Constrained free energy minimization for the design of thermal states and stabilizer thermodynamic systems

TL;DR

This paper benchmarks quantum algorithms for constrained energy minimization in thermodynamic systems, introduces stabilizer thermodynamic systems, and explores their applications in quantum state encoding and material design.

Contribution

It provides a comprehensive benchmarking of classical and hybrid quantum algorithms on thermodynamic models and introduces stabilizer thermodynamic systems for quantum information encoding.

Findings

Algorithms converge to global optima in thermodynamic models.

Stabilizer thermodynamic systems can encode quantum information at fixed temperature.

Hybrid algorithms serve as effective methods for quantum state encoding.

Abstract

A quantum thermodynamic system is described by a Hamiltonian and a list of conserved, non-commuting charges, and a fundamental goal is to determine the minimum energy of the system subject to constraints on the charges. Recently, [Liu et al., arXiv:2505.04514] proposed first- and second-order classical and hybrid quantum-classical algorithms for solving a dual chemical potential maximization problem, and they proved that these algorithms converge to global optima by means of gradient-ascent approaches. In this paper, we benchmark these algorithms on several problems of interest in thermodynamics, including one- and two-dimensional quantum Heisenberg models with nearest- and next-nearest neighbor interactions and with the charges set to the total x, y, and z magnetizations. We also offer an alternative compelling interpretation of these algorithms as methods for designing ground and thermal states of controllable Hamiltonians, with potential applications in molecular and material design.

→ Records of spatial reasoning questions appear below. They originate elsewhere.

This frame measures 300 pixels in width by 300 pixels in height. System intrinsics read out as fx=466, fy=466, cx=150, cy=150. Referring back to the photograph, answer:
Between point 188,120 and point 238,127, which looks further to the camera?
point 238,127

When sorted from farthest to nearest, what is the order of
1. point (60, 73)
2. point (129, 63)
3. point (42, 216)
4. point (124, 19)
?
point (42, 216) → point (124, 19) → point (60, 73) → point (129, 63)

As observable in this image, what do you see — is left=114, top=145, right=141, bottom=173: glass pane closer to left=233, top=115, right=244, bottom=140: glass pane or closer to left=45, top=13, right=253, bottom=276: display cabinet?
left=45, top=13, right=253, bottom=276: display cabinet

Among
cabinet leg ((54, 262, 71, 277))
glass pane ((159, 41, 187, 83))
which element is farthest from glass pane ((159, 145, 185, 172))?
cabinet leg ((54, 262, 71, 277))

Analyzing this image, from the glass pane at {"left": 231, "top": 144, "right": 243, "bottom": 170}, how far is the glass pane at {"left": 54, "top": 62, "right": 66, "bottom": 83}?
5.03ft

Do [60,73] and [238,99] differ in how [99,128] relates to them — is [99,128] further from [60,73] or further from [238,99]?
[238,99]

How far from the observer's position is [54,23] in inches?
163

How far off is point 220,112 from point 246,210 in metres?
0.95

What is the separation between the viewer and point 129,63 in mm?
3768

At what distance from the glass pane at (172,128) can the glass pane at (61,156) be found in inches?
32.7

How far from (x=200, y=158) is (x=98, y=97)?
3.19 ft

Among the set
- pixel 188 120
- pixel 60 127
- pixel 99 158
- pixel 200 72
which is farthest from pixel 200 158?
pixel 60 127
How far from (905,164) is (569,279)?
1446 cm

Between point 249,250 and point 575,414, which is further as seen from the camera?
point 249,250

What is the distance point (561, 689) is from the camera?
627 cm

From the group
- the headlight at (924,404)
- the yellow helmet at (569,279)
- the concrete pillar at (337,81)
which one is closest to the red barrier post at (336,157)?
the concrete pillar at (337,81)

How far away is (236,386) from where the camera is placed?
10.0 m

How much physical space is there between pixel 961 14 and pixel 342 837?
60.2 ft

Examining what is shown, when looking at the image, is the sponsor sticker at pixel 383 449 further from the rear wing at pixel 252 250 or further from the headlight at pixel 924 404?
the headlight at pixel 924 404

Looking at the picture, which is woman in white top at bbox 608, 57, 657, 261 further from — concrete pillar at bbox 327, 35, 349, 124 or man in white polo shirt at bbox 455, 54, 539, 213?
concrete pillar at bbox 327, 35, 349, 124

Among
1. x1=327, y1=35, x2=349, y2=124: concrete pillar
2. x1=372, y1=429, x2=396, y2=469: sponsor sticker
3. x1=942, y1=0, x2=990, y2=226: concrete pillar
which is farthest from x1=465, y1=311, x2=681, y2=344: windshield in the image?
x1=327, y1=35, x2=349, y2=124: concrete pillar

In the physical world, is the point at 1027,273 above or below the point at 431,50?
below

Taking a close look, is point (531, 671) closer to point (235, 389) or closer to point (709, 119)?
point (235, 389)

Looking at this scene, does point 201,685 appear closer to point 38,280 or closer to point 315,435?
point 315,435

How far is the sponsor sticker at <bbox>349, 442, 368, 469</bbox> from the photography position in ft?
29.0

Furthermore, we introduce stabilizer thermodynamic systems as thermodynamic systems based on stabilizer codes, with the Hamiltonian constructed from a given code's stabilizer operators and the charges constructed from the code's logical operators. We benchmark the aforementioned algorithms on several examples of stabilizer thermodynamic systems, including those constructed from the one-to-three-qubit repetition code, the perfect one-to-five-qubit code, and the two-to-four-qubit error-detecting code. Finally, we observe that the aforementioned hybrid quantum-classical algorithms, when applied to stabilizer thermodynamic systems, can serve as alternative methods for encoding quantum information into stabilizer codes at a fixed temperature, and we provide an effective method for warm-starting these encoding algorithms whenever a single qubit is encoded into multiple physical qubits.